##### ОТРЫВОК #####
Дело Пушкина7. Досье. Лис в овечьей шкуре
А современники самой знаменитой литературной пары России (ах, Пушкин, да он специально под пулю полез, какой пиар! нынешние звездообразные из кожи лезут, а тут – какой пиар!.. короче, этот он… как он себя называл - сукин он сын...) так вот, современники отмечали несомненную обоюдную склонность красавицы и кавалергарда. Простите, но люди замечают все. Вы видели, как расползаются слухи? Двое переглядываются, щебечут; они сами еще ничего не поняли, а их уже приговорили: любовь. Невербалика болтливее, чем самые откровенные слова, словами – лгут, но лицами солгать невозможно. Окружающие легко и быстро чуют чужие любови.
Счастливые лица. Эти двое так хорошо смотрятся вместе. Вальсируют. Прелестная женская головка, как писали сентиментальные классики, выделывая пером вензеля, клонится на его мужественную грудь. Во время долгих кружений по залам он объясняется ей в любви, действуя стремительно, наскоком, как привык. Еще немного - и вслед путешествующему «папаше» летит письмо: она мне отказала, но она меня любит.
##### СПИСОК ЗАПИСЕЙ #####
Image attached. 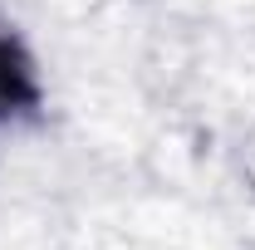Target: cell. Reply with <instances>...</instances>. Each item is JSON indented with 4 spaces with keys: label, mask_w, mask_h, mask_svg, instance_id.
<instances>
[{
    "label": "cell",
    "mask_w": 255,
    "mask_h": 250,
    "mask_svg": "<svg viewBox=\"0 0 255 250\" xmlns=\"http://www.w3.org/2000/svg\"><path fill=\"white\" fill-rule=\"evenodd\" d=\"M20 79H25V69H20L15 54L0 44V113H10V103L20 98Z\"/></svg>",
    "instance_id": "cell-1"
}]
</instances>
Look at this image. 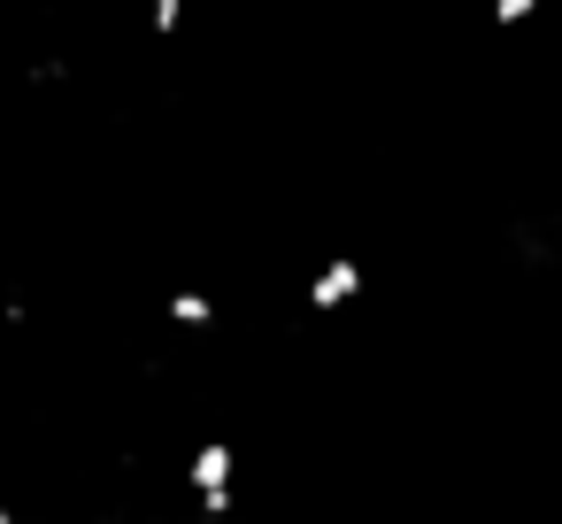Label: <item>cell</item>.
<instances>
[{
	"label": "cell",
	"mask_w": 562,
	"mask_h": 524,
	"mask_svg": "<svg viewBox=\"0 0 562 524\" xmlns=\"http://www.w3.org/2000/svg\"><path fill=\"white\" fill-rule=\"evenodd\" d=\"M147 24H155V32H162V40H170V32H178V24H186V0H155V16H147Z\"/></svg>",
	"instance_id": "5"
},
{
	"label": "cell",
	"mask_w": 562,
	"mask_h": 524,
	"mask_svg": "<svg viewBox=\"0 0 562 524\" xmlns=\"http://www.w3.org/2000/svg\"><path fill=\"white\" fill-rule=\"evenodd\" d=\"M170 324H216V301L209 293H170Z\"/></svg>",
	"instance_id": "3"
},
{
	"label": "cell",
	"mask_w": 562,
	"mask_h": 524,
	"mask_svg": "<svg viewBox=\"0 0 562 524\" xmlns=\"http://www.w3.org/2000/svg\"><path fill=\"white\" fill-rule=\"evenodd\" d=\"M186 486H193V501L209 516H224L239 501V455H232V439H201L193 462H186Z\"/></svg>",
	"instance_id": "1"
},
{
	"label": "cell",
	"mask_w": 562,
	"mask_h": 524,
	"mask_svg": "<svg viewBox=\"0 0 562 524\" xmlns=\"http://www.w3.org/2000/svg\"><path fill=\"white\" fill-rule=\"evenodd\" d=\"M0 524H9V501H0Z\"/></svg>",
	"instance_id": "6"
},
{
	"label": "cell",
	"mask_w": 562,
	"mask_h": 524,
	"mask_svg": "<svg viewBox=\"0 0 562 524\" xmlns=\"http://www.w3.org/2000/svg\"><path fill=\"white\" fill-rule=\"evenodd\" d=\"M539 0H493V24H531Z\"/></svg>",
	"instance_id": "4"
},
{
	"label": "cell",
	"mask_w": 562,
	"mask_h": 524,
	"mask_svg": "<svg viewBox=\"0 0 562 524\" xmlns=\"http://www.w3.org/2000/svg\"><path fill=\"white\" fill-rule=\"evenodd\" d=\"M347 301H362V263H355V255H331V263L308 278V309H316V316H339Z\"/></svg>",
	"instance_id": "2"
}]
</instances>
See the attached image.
#####
##### СПИСОК ЗАПИСЕЙ #####
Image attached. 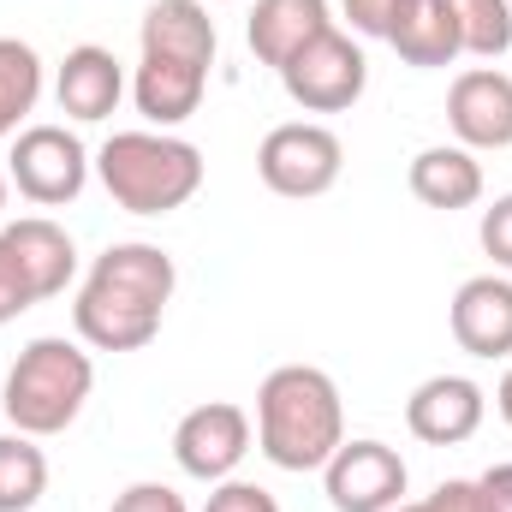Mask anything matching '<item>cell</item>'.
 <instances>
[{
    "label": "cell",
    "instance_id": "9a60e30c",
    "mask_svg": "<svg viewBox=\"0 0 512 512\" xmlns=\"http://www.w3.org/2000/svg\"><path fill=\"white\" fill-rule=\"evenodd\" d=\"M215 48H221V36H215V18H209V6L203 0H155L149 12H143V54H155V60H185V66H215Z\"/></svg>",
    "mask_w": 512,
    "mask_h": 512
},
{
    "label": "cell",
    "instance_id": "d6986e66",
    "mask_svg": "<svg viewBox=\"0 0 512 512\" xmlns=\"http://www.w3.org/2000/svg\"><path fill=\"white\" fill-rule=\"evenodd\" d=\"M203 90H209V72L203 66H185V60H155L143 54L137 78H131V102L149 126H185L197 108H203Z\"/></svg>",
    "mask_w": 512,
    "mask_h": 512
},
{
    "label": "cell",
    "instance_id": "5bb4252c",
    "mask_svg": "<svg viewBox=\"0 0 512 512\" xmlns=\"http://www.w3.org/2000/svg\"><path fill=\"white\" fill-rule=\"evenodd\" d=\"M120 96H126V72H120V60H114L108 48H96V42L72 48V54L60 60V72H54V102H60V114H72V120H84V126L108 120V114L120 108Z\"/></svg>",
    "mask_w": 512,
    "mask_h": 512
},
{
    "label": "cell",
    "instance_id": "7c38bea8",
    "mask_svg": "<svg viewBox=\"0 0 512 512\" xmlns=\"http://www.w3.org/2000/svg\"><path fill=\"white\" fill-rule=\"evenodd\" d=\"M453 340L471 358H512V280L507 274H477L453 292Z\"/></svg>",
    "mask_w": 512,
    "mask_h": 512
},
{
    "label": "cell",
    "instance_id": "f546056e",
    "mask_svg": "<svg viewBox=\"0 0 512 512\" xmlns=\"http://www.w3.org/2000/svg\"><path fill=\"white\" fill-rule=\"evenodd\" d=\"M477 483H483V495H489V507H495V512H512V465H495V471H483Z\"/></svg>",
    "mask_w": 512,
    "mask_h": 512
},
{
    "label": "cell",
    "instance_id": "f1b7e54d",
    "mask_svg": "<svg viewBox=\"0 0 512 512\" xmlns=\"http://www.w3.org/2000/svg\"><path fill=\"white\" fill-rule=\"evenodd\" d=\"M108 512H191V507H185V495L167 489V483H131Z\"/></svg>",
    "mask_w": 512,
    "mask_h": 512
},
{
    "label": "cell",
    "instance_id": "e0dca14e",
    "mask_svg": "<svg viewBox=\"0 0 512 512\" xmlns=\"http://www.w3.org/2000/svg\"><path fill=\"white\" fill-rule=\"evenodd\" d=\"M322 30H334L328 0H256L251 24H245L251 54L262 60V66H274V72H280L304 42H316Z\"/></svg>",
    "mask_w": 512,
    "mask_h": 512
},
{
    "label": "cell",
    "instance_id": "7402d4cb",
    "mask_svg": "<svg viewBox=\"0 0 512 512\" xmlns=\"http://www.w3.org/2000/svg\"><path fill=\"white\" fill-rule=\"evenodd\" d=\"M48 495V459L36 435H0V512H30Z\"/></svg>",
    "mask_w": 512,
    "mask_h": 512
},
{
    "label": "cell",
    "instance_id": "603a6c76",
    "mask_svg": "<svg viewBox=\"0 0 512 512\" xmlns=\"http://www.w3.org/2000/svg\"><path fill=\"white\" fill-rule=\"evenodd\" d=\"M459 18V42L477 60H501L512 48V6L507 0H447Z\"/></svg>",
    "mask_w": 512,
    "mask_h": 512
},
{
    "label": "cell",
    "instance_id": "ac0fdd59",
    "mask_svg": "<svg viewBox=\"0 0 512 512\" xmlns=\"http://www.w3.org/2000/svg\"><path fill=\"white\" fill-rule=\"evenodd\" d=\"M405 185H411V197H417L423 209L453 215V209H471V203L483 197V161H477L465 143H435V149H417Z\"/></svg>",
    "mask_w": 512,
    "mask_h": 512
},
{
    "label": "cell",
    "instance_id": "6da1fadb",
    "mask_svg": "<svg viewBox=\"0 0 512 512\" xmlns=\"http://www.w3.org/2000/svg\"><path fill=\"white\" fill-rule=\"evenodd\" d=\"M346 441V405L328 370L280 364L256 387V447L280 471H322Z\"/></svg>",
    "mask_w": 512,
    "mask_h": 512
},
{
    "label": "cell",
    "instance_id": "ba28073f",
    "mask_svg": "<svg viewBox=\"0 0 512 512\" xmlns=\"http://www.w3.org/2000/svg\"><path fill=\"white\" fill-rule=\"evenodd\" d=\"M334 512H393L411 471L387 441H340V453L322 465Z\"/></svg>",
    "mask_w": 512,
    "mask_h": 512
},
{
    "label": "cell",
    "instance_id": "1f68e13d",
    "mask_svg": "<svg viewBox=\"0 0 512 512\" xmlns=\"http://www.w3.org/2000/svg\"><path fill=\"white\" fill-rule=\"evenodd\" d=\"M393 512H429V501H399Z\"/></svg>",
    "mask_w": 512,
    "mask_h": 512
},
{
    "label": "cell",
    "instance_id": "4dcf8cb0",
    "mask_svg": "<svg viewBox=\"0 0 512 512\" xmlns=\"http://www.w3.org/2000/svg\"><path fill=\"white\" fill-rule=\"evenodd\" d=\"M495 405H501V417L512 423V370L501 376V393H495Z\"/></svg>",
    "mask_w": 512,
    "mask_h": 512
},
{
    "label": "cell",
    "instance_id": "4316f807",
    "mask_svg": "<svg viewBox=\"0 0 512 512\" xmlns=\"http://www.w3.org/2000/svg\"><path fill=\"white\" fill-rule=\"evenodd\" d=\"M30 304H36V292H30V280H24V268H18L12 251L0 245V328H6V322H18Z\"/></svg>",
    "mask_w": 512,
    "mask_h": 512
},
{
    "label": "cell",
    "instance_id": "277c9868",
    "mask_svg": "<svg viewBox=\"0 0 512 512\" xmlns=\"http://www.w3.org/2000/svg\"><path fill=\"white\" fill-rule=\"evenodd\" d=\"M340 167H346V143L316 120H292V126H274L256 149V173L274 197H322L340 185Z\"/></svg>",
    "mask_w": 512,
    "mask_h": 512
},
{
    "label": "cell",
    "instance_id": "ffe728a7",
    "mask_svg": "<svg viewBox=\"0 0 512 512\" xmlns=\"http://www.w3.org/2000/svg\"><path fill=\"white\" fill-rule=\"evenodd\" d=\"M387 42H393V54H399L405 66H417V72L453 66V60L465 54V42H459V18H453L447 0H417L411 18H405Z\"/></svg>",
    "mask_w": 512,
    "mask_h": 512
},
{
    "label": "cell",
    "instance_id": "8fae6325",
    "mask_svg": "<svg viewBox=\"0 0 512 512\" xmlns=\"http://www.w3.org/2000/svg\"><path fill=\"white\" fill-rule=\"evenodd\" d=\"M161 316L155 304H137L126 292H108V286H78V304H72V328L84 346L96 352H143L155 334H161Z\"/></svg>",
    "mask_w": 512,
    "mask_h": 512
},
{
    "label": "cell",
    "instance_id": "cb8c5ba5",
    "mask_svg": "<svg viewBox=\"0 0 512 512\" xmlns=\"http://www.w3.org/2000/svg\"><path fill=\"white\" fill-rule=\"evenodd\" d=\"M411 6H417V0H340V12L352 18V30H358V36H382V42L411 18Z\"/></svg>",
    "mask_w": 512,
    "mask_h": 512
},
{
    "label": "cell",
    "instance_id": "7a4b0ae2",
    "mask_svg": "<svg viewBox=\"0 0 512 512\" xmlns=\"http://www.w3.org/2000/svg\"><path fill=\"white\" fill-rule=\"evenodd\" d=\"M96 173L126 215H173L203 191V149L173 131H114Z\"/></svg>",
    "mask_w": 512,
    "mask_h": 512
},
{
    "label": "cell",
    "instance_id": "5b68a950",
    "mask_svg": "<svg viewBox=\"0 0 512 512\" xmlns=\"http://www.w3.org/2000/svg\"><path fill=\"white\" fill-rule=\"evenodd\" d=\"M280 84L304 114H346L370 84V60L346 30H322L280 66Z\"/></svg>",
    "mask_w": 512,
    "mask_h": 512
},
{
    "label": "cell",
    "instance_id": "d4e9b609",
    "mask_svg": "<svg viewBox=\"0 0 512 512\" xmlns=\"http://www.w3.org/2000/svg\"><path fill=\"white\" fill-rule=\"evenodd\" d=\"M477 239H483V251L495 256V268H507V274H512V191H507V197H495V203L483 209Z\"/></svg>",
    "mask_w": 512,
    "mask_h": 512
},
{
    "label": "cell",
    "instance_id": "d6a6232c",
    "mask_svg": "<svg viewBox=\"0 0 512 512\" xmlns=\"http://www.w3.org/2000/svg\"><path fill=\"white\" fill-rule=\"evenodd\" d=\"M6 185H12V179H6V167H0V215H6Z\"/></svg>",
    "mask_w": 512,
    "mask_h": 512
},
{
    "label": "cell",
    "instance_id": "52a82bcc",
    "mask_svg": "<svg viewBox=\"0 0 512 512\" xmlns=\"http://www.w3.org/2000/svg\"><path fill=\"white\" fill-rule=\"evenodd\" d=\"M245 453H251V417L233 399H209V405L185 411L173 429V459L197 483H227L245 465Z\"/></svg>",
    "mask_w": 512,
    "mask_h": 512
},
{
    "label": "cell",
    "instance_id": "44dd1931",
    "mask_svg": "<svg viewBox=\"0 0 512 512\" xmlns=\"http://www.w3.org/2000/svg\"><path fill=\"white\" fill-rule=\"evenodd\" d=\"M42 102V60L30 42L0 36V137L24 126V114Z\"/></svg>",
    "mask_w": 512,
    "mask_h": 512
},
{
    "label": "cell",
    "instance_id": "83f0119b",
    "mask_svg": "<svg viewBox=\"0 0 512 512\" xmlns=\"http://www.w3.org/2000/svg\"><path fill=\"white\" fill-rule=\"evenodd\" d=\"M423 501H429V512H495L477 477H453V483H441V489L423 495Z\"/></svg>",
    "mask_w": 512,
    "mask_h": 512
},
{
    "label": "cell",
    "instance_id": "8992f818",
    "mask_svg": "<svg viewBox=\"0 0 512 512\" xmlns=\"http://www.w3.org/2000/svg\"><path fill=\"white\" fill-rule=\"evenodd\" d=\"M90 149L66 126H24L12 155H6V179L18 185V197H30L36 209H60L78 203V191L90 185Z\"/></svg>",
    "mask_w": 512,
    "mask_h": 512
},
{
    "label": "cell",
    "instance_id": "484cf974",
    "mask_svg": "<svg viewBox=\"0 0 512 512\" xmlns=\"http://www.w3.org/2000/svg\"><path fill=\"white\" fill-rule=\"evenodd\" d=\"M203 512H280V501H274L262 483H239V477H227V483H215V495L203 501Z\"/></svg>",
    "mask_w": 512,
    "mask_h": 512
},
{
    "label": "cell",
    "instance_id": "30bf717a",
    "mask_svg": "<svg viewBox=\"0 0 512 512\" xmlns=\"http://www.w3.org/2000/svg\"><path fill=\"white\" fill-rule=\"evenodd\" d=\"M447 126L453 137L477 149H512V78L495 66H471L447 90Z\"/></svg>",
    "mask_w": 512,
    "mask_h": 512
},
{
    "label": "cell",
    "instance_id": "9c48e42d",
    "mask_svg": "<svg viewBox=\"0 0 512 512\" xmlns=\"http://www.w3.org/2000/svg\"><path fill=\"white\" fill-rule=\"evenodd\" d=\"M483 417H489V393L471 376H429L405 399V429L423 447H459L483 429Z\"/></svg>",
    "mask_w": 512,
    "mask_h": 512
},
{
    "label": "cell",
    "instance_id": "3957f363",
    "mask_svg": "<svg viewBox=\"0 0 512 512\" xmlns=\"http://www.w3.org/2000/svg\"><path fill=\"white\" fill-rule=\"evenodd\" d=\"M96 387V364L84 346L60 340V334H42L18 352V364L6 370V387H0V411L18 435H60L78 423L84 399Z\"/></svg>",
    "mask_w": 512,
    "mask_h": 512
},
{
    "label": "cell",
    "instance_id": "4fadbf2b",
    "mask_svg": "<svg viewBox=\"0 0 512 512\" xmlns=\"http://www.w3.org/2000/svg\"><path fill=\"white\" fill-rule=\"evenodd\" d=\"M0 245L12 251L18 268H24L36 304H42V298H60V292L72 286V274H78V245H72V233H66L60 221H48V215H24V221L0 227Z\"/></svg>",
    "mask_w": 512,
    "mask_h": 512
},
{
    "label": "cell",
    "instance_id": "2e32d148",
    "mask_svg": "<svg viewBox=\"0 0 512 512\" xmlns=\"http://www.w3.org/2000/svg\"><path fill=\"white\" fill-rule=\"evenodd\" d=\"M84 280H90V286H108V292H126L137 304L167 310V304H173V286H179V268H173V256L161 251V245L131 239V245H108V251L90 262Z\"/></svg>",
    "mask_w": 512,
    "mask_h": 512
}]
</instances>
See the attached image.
#####
## ЧТО СДЕЛАТЬ
**a.** О чем сообщает письмо, которое в отрывке о деле Пушкина летит вслед путешествующему «папаше»?
**b.** Напишите продолжение отрывка о деле Пушкина, начиная сразу после его последнего предложения.

## ОТВЕТЫ
**a.** В письме сказано, что она ему отказала, но она его любит.

**b.**
Письма Дантеса к Геккерену как документ имеют неоспоримое достоинство: помимо наиценнейшей информации, в них содержащейся, они помогают восстановить хронологию дуэльных событий. В 1835 году сердце Дантеса было занято, у него был роман с великосветской дамой, которую мужчины между собой именовали «Супругой», - предположительно графиней Бобринской:
«Как вы поживаете на ваших Островах? Кто вас навещает, кто верен вашим предвечерним собраниям? Я вспоминаю бедного Дантеса, как он бродил перед вашим домом…» – из письма императрицы Александры Федоровны 21 июля 1838 года Софье Бобринской.
Она была хороша собой, значительно старше Жоржа и вела уединенный образ жизни. К обширному письму от 26 ноября 1835 года Дантес в самом конце, словно спохватившись, делает приписку, легко и равнодушно сообщая посланнику о своем намерении порвать с Супругой. В январе он пишет приемному отцу о новой пассии и срок влюбленности обозначает в 6 месяцев. Следовательно, за Натальей Николаевной француз начал ухаживать в сентябре 1935 года, все еще поддерживая отношения с Супругой. К концу осени он влюблен, питает надежды и, порвав с любовницей, жаждет объясниться с новой красавицей:
«Любить друг друга и не иметь иной возможности признаться в этом, кроме как между двумя ритурнелями контрданса, ужасно».
Со своей обычной немецкой восторженностью он называет эту страсть безумством, повторяет, что жизнь для него с некоторых пор превратилась в пытку, и он не в состоянии рассуждать, хоть и следовало бы, потому что эта страсть отравляет его существование. Самое же ужасное, признается он, «что она тоже любит меня, однако встречаться мы не можем, и до сих пор это невозможно, так как муж возмутительно ревнив». Вместе с тем он успокаивает любовника: я осмотрителен и благоразумен, - и вкрадчиво добавляет:
«Будь снисходителен к моей новой страсти, ведь тебя я тоже люблю всем сердцем».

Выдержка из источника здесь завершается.